[Supplied information]
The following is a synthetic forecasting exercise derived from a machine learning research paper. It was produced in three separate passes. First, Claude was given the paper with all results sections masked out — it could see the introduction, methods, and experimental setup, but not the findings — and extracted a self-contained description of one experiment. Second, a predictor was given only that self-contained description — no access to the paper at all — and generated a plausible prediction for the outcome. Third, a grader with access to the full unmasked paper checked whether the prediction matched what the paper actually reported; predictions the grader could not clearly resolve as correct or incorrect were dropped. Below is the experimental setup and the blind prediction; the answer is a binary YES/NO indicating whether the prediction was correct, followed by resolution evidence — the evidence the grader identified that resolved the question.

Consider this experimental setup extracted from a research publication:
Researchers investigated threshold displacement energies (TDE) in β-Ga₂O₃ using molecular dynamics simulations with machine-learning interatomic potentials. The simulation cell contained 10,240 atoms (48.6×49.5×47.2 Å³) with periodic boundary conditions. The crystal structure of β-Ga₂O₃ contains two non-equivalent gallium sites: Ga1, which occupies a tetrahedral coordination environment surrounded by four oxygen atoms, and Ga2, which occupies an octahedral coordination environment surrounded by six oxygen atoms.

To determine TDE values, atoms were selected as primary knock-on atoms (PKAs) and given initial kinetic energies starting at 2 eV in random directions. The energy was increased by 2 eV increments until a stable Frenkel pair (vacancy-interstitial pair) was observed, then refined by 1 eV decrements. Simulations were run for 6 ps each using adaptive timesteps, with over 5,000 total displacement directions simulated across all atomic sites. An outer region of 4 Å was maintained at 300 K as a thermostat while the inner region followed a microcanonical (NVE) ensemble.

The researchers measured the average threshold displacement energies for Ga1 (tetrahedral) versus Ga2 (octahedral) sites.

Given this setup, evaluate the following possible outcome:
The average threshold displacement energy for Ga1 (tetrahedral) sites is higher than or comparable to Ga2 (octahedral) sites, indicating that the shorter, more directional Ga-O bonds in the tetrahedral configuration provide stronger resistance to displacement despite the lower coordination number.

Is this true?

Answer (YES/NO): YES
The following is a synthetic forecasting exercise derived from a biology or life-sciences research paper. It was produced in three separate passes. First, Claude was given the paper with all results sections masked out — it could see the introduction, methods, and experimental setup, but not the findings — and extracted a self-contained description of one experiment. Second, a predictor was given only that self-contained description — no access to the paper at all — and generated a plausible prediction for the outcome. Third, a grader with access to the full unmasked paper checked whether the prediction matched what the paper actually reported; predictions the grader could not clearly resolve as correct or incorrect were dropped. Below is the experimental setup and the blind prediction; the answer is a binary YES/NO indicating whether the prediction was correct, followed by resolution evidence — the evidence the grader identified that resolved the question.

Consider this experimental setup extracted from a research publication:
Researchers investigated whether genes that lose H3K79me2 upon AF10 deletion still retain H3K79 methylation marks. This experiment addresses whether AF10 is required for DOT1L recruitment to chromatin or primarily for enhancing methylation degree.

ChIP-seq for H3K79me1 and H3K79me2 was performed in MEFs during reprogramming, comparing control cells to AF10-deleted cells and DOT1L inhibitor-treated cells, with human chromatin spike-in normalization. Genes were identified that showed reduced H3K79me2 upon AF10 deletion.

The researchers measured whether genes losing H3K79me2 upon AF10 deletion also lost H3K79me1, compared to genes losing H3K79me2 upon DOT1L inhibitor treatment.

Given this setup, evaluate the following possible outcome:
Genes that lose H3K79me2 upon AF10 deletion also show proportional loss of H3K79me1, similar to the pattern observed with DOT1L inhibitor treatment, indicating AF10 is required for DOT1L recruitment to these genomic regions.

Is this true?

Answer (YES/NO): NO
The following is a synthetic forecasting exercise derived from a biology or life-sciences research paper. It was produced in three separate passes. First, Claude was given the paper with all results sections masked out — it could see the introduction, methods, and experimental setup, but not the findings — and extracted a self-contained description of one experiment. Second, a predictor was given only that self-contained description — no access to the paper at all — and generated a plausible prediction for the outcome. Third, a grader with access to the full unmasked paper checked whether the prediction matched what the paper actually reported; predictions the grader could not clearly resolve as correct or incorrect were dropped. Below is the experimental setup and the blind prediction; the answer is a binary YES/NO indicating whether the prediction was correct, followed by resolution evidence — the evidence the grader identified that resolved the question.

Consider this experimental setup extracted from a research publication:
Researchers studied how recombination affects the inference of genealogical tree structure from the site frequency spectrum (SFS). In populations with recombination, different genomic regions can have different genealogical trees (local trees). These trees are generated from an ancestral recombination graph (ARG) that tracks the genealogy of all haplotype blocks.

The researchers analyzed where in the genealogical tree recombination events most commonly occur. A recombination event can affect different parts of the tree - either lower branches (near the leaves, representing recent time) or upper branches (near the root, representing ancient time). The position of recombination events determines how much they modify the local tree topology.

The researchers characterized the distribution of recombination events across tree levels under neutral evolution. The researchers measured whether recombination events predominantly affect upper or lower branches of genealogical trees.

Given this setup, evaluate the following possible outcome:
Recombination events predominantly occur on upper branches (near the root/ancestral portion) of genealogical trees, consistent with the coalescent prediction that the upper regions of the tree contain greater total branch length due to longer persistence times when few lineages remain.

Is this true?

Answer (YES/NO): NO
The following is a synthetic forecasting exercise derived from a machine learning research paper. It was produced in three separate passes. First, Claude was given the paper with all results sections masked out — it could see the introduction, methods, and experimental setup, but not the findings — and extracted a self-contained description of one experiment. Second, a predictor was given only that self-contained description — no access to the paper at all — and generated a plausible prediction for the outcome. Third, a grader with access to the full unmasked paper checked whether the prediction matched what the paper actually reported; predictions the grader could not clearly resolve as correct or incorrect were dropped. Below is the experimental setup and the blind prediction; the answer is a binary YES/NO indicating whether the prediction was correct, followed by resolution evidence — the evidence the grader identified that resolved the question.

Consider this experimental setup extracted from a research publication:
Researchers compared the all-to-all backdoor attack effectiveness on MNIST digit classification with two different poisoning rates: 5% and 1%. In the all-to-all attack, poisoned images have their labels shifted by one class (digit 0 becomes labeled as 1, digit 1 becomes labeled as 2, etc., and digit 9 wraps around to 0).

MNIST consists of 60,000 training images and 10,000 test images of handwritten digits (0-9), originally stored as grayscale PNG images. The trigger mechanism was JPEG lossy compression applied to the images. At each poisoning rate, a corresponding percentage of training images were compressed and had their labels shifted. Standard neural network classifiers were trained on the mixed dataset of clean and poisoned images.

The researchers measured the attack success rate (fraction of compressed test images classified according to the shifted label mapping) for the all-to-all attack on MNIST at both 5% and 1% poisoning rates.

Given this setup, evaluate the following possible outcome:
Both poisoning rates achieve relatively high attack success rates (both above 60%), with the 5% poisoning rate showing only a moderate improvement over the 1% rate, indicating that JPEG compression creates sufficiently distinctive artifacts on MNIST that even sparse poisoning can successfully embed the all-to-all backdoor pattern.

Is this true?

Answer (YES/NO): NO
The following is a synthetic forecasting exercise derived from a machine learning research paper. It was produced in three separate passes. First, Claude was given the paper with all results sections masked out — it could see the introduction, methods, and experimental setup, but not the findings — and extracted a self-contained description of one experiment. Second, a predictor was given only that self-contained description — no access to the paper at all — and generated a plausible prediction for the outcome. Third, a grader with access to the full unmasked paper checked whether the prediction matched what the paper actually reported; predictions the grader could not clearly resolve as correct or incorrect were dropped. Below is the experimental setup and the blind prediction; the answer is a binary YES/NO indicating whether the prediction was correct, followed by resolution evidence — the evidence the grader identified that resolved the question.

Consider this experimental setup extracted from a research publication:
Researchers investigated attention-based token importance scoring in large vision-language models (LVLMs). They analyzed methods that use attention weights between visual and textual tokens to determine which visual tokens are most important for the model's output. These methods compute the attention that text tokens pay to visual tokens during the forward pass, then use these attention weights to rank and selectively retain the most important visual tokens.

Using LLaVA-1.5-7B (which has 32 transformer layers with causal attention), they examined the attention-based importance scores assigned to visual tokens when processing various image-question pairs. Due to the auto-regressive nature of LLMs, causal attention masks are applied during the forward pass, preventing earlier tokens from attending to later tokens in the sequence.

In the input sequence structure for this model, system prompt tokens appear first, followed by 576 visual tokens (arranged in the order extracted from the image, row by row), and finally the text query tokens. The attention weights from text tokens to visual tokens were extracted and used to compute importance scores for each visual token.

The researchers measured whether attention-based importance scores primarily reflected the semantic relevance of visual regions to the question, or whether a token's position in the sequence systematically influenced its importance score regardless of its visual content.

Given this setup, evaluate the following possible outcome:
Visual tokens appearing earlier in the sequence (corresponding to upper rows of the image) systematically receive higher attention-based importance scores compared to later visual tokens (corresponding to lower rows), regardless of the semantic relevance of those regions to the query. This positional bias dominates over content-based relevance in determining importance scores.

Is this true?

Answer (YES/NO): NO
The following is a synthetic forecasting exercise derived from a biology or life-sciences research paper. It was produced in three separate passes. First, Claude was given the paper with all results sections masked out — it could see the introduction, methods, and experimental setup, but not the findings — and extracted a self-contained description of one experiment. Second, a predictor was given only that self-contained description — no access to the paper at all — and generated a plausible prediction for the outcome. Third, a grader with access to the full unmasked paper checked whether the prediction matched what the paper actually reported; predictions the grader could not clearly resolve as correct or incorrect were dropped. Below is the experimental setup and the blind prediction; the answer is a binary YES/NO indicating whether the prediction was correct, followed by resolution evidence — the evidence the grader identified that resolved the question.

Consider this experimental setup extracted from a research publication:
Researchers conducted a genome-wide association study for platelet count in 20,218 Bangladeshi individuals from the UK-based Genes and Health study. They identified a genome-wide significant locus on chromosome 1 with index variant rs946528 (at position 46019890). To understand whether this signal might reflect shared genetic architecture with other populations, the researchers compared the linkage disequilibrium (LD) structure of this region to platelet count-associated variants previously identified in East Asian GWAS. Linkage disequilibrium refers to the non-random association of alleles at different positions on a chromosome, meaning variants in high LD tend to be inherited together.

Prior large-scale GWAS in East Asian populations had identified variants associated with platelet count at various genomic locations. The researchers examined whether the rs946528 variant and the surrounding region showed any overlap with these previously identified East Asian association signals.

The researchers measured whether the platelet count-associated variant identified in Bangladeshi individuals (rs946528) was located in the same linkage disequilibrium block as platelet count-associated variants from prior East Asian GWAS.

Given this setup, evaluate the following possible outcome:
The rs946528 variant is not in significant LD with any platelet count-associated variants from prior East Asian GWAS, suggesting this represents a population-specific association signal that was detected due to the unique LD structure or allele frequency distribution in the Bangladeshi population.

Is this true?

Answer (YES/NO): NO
[/Supplied information]
[Supplied information]
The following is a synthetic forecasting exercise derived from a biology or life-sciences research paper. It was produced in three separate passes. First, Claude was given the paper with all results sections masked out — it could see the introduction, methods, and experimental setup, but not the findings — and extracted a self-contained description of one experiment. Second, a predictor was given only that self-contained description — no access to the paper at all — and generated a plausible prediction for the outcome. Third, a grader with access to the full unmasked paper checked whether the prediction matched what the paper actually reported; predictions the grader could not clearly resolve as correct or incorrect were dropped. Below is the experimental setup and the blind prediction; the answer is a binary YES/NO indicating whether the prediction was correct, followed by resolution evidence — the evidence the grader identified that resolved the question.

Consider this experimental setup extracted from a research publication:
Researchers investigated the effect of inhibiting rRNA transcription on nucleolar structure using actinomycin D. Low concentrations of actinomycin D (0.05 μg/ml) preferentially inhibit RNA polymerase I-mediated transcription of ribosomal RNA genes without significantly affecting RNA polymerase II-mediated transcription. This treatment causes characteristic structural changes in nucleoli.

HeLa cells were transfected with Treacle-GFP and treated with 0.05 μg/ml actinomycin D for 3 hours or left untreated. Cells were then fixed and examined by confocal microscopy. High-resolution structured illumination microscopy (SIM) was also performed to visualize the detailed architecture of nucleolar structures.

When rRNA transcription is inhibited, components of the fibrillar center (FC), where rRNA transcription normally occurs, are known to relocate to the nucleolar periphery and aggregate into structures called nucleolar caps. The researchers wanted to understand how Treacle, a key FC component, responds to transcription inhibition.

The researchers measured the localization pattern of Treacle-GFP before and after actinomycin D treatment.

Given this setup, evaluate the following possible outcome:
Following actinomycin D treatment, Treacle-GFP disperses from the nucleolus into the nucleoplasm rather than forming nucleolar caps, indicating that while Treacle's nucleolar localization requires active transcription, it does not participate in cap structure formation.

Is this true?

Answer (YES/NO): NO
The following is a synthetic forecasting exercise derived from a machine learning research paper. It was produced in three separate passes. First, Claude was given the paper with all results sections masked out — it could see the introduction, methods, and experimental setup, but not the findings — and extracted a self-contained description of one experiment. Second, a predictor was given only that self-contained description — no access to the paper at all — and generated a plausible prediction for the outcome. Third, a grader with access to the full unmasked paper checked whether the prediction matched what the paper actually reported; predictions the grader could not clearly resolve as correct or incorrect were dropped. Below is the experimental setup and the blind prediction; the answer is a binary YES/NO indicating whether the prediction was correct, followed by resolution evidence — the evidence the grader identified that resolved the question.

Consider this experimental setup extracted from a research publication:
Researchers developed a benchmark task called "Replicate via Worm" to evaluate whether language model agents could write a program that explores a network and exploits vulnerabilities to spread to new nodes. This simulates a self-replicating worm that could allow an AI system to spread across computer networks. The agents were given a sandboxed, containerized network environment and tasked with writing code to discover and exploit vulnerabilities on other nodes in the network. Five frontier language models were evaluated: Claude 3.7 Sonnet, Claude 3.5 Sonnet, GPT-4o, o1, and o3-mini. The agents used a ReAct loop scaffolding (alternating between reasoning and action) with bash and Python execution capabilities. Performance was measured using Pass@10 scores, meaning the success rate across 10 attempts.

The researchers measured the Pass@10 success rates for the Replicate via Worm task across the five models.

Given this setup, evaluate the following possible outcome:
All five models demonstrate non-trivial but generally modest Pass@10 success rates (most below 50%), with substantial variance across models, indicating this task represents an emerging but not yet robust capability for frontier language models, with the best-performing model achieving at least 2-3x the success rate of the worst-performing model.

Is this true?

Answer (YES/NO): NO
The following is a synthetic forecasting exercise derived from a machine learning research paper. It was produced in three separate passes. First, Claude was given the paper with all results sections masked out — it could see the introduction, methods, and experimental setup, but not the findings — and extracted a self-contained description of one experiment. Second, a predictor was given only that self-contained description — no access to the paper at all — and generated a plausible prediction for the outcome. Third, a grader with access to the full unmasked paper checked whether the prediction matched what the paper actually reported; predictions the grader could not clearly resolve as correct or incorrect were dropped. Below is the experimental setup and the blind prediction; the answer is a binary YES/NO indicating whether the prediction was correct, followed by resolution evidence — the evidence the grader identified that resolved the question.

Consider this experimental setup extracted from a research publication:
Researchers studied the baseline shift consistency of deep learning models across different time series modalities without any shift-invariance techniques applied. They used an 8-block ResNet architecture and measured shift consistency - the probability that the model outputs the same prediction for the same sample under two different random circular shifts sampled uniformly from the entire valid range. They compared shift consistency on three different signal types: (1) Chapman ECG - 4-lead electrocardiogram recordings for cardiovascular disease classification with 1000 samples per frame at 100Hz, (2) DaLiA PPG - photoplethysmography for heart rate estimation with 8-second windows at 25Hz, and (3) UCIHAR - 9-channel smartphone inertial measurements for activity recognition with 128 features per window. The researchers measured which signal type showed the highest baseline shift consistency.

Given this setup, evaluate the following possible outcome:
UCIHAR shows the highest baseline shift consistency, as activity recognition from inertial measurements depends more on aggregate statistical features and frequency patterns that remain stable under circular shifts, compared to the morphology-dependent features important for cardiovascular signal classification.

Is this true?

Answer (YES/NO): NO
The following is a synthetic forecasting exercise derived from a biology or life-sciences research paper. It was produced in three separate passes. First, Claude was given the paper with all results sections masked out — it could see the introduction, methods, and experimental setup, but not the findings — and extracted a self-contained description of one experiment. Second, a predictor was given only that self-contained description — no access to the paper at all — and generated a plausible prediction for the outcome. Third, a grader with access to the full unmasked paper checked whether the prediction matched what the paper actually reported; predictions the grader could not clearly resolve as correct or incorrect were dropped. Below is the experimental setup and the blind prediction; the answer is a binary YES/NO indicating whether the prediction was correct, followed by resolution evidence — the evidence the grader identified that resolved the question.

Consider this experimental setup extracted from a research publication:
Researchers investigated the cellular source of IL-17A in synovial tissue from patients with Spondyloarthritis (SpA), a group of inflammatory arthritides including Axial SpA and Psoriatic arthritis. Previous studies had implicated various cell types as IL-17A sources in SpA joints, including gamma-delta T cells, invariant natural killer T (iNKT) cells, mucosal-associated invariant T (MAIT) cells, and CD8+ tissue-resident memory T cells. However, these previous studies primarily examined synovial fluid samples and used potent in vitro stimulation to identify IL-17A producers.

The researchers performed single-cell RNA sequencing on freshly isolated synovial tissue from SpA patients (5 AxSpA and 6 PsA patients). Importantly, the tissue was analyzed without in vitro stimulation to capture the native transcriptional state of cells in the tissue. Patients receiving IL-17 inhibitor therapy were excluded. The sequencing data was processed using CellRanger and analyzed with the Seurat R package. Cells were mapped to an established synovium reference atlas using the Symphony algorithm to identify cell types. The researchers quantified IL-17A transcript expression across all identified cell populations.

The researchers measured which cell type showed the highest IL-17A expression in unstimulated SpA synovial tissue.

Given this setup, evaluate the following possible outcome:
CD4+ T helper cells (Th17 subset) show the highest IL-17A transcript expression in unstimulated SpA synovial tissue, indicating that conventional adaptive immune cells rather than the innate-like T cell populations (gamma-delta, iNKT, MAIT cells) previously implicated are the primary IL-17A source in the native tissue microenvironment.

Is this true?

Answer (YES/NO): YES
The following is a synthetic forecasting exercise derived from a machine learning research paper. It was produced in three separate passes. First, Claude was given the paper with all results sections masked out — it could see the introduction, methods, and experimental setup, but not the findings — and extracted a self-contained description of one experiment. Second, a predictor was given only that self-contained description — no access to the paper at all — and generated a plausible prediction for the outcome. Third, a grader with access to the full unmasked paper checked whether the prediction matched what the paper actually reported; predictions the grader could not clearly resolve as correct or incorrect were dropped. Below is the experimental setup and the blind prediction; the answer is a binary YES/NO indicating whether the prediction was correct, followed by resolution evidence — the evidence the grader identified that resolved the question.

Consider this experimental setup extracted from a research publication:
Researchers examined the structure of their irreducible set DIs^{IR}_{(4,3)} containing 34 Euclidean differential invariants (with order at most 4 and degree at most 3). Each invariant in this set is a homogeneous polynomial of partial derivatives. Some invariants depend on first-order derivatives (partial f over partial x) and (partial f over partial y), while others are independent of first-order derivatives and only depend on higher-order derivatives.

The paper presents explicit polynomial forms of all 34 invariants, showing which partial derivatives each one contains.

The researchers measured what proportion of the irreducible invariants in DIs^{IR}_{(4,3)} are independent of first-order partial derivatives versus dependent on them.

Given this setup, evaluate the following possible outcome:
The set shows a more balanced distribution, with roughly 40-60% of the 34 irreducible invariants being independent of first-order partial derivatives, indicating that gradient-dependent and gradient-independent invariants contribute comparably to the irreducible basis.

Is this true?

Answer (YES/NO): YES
[/Supplied information]
[Supplied information]
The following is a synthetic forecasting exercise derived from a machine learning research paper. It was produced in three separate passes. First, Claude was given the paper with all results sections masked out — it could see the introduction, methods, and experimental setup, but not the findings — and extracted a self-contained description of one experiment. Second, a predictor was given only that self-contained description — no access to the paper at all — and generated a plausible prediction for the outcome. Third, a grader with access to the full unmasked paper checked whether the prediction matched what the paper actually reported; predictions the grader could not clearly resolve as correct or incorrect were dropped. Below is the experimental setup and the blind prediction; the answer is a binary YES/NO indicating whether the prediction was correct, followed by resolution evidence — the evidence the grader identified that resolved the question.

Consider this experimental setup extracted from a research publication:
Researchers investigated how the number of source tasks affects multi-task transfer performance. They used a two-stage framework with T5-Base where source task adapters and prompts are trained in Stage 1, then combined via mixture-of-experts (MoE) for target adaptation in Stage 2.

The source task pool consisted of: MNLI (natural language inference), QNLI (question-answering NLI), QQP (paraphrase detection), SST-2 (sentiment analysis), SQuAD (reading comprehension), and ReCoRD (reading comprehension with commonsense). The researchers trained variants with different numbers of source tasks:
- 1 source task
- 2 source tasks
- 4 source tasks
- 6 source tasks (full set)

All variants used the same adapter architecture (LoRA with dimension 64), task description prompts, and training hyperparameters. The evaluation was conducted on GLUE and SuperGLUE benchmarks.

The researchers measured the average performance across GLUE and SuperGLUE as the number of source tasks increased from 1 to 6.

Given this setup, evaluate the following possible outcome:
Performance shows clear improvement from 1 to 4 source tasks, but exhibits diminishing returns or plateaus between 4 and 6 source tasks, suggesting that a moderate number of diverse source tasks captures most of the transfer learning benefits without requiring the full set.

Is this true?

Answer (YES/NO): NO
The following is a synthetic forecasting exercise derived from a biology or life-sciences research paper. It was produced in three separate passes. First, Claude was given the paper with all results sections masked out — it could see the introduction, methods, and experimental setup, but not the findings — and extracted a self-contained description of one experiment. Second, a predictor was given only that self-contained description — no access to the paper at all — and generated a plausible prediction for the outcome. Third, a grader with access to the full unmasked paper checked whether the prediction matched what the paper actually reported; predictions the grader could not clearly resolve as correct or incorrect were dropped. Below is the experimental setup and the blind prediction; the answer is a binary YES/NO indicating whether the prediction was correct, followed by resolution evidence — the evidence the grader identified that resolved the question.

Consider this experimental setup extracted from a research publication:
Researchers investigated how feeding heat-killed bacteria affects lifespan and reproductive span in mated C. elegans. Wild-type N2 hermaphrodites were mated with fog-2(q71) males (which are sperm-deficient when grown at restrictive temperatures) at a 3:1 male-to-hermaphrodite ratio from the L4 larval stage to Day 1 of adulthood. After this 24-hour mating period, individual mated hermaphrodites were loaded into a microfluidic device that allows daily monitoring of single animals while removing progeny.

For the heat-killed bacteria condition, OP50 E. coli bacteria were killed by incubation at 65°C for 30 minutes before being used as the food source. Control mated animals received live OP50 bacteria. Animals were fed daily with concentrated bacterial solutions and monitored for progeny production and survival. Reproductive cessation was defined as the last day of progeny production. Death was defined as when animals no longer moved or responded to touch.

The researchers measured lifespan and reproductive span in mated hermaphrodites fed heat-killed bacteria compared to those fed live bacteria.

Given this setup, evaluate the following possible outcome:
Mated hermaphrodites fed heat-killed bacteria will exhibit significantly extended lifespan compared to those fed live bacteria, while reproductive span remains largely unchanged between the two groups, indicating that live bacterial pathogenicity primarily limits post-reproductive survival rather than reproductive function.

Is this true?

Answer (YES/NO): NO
[/Supplied information]
• _Exercise directions_
All lines with the word "versus" need to be copied from the data above.

• _Answer_
The researchers measured the average threshold displacement energies for Ga1 (tetrahedral) versus Ga2 (octahedral) sites.
The researchers measured what proportion of the irreducible invariants in DIs^{IR}_{(4,3)} are independent of first-order partial derivatives versus dependent on them.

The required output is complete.